To solve the problem, we need to find the sum of the coefficients \( a_2 + a_4 + a_6 + a_8 + a_{10} + a_{12} \) in the expansion of \( (1 + x - 2x^2)^6 \). ### Step-by-Step Solution: 1. **Understanding the Expression**: We start with the expression \( (1 + x - 2x^2)^6 \). 2. **Using the Binomial Theorem**: The Binomial Theorem states that \( (a + b)^n = \sum_{k=0}^{n} \binom{n}{k} a^{n-k} b^k \). Here, we can treat \( a = 1 + x \) and \( b = -2x^2 \). 3. **Setting Up the Coefficients**: We want to find the coefficients of \( x^2, x^4, x^6, x^8, x^{10}, x^{12} \).
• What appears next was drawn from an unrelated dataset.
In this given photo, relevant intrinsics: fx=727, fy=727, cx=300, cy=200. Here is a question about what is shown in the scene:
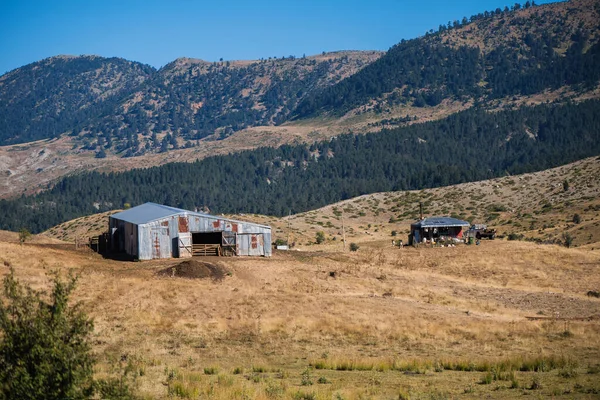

To do this, we can evaluate the expression at specific values of \( x \). 4. **Evaluating at \( x = 1 \)**: First, we substitute \( x = 1 \): \[ (1 + 1 - 2 \cdot 1^2)^6 = (1 + 1 - 2)^6 = 0^6 = 0 \] This gives us: \[ 1 + a_1 + a_2 + a_3 + \ldots + a_{12} = 0 \quad \text{(Equation 1)} \] 5. **Evaluating at \( x = -1 \)**: Next, we substitute \( x = -1 \): \[ (1 - 1 - 2 \cdot (-1)^2)^6 = (1 - 1 - 2)^6 = (-2)^6 = 64 \] This gives us: \[ 1 - a_1 + a_2 - a_3 + a_4 - a_5 + a_6 - a_7 + a_8 - a_9 + a_{10} - a_{11} + a_{12} = 64 \quad \text{(Equation 2)} \] 6. **Adding Equations**: Now, we add Equation 1 and Equation 2: \[ (1 + a_1 + a_2 + a_3 + \ldots + a_{12}) + (1 - a_1 + a_2 - a_3 + \ldots + a_{12}) = 0 + 64 \] This simplifies to: \[ 2 + 2(a_2 + a_4 + a_6 + a_8 + a_{10} + a_{12}) = 64 \] 7. **Solving for the Sum**: Rearranging gives: \[ 2(a_2 + a_4 + a_6 + a_8 + a_{10} + a_{12}) = 64 - 2 = 62 \] Dividing by 2: \[ a_2 + a_4 + a_6 + a_8 + a_{10} + a_{12} = \frac{62}{2} = 31 \] ### Final Answer: Thus, the value of \( a_2 + a_4 + a_6 + a_8 + a_{10} + a_{12} \) is \( \boxed{31} \).